| > authors should have done a parallel comparison study against humans on the same question bank as if the study authors had set out to investigate whether humans or LLMs reason better in this situation. Only if they want to make statements about humans. The paper would have worked perfectly fine without those assertions. They are, as you are correctly observing, just a distraction from the main thrust of the paper. > maybe some would and some wouldn't that could be debated It should not be debated. It should be shown experimentally with data. If they want to talk about human performance they need to show what the human performance really is with data. (Not what the study authors, or people on HN imagine it is.) If they don’t want to do that they should not talk about human performance. Simples. I totaly understand why an AI scientist doesn’t want to get bogged down with studying human cognition.
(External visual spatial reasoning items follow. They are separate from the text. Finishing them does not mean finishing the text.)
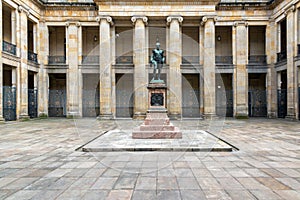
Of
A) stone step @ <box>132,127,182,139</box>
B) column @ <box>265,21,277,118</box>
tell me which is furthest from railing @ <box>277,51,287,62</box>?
stone step @ <box>132,127,182,139</box>

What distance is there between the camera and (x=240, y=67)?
22.3m

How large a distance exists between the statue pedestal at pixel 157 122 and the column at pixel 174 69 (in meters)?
9.99

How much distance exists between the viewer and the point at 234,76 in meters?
22.4

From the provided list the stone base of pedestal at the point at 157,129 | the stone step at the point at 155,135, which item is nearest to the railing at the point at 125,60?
the stone base of pedestal at the point at 157,129

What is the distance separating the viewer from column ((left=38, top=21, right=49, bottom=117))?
22312 mm

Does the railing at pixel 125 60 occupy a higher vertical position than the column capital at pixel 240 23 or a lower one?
lower

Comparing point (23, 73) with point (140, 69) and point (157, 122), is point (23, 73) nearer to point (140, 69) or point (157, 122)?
point (140, 69)

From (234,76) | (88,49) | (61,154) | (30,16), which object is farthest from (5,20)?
(234,76)

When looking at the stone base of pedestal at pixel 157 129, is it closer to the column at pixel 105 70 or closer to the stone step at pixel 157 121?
the stone step at pixel 157 121

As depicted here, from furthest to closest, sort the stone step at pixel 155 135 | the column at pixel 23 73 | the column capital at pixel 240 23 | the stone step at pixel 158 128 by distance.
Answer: the column capital at pixel 240 23 < the column at pixel 23 73 < the stone step at pixel 158 128 < the stone step at pixel 155 135

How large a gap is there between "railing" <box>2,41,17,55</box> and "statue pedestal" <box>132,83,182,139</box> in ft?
44.5

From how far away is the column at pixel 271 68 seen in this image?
22125mm

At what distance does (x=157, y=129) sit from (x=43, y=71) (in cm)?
1683

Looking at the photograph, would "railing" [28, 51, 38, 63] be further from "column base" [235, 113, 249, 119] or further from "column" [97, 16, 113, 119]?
"column base" [235, 113, 249, 119]
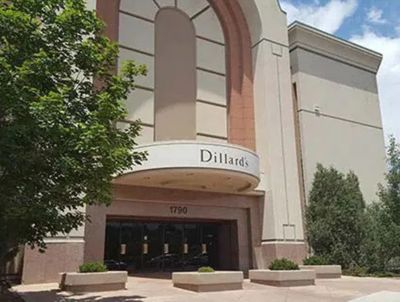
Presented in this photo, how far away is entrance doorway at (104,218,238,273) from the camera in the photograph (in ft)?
77.8

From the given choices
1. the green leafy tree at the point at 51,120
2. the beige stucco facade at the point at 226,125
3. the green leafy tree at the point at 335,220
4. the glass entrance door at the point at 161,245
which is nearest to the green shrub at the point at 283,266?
the beige stucco facade at the point at 226,125

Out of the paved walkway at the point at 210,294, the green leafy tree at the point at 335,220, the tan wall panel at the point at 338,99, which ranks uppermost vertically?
the tan wall panel at the point at 338,99

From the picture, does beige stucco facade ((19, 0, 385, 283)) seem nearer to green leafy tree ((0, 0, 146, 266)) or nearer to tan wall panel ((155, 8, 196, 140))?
tan wall panel ((155, 8, 196, 140))

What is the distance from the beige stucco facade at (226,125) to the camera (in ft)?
67.4

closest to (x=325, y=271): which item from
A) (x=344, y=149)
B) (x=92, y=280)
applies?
(x=92, y=280)

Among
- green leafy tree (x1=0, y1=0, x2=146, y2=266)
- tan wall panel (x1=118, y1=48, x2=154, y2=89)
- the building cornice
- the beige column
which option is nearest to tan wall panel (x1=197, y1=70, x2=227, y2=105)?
the beige column

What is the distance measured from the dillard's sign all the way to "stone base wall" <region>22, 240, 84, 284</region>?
254 inches

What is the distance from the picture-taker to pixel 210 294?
14727 mm

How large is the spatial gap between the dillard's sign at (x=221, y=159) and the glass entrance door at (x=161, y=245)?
23.6ft

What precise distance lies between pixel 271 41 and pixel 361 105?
10076 mm

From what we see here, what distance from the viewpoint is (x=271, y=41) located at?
27188mm

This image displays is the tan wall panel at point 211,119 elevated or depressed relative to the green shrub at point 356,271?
elevated

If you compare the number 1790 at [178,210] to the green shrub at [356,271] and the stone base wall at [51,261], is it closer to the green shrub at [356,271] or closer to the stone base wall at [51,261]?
the stone base wall at [51,261]

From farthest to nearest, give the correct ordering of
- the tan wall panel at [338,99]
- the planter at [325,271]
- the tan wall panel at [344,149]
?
the tan wall panel at [338,99] → the tan wall panel at [344,149] → the planter at [325,271]
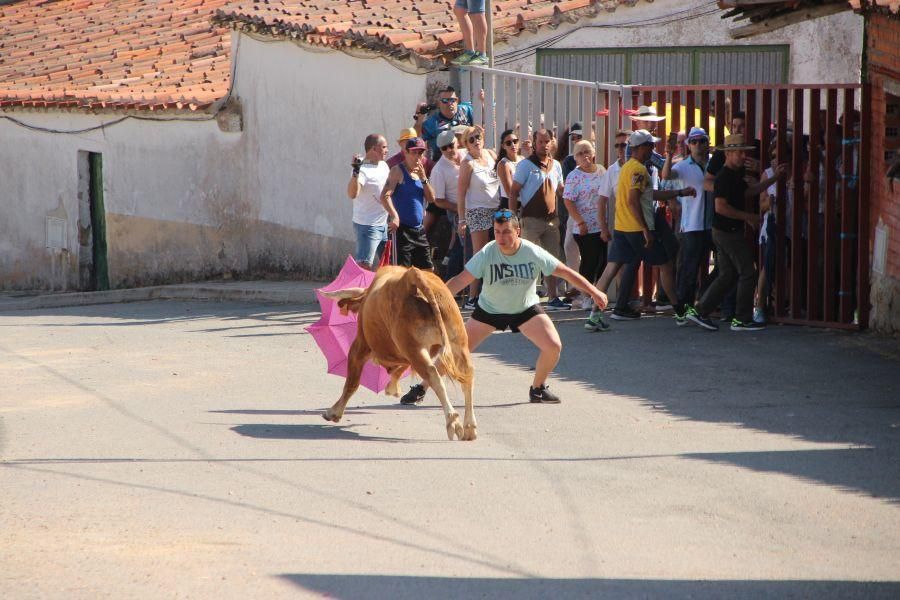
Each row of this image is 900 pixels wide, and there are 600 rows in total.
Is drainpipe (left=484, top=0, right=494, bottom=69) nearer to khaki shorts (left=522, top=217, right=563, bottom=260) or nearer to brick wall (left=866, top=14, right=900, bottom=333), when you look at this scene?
khaki shorts (left=522, top=217, right=563, bottom=260)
It is not their field of study, so why would they undertake the work to study them? It would be super easy to rewrite the paper to omit the unfounded speculation about human cognition. In the introduction of “The triggers are not contextual so humans ignore them when instructed to solve the problem.” they could write “The triggers are not contextual so the AI should ignore them when instructed to solve the problem.” And in the conclusions where they write “These findings suggest that reasoning models, despite their structured step-by-step problem-solving capabilities, are not inherently robust to subtle adversarial manipulations, often being distracted by irrelevant text that a human would immediately disregard.” Just write “These findings suggest that reasoning models, despite their structured step-by-step problem-solving capabilities, are not inherently robust to subtle adversarial manipulations, often being distracted by irrelevant text.” Thats it. Thats all they should have done, and there would be no complaints on my part. |
Another option would be to more explicitly mark it as speculation. “The triggers are not contextual, so we expect most humans would ignore them.”
Anyway, it is a small detail that is almost irrelevant to the paper… actually there seems to be something meta about that. Maybe we wouldn’t ignore the cat facts!